(Records for the exercise)
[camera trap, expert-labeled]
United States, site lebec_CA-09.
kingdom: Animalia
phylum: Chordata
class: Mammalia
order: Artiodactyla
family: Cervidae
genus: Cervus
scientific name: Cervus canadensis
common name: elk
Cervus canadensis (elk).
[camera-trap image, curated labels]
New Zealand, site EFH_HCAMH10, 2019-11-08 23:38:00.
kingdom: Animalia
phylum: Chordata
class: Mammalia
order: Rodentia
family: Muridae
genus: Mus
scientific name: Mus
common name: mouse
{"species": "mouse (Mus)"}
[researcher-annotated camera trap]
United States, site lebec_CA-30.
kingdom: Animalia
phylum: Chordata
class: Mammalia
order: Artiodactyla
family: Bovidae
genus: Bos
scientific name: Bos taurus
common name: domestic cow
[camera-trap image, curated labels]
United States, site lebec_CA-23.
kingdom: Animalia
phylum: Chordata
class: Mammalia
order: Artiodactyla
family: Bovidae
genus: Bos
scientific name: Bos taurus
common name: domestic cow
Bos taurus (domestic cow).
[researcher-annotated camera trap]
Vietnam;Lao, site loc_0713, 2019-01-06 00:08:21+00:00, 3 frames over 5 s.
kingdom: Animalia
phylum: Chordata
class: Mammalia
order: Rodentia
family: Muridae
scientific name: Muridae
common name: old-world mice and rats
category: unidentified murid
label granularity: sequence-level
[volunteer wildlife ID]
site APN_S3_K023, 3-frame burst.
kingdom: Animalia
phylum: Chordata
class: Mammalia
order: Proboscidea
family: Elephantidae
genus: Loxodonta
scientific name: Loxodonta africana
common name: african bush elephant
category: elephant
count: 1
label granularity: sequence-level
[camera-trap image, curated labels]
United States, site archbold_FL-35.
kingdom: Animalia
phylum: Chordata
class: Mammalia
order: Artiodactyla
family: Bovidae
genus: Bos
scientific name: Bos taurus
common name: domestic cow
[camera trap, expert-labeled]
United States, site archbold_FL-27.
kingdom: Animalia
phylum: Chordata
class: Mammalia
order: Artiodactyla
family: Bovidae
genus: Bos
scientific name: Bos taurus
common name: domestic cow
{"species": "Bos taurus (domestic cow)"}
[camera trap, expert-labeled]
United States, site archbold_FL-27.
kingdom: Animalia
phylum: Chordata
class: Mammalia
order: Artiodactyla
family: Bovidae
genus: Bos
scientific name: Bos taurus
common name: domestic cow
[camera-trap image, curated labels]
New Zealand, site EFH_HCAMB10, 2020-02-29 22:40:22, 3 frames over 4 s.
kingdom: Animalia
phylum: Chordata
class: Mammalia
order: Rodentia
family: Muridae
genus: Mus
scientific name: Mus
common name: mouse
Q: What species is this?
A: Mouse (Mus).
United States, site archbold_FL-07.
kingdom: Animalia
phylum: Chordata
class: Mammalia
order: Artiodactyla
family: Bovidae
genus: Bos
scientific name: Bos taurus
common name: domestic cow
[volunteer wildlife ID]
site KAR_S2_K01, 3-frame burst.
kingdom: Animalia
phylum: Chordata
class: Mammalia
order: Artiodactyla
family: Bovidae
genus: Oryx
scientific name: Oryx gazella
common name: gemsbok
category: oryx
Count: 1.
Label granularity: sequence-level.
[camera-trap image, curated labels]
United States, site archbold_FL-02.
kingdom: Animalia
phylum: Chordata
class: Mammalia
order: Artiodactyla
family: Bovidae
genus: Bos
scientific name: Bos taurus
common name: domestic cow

(Requirement)
Determine how many lines in the records include the string "burst". Only that number should be given.

(Result of this exercise)
2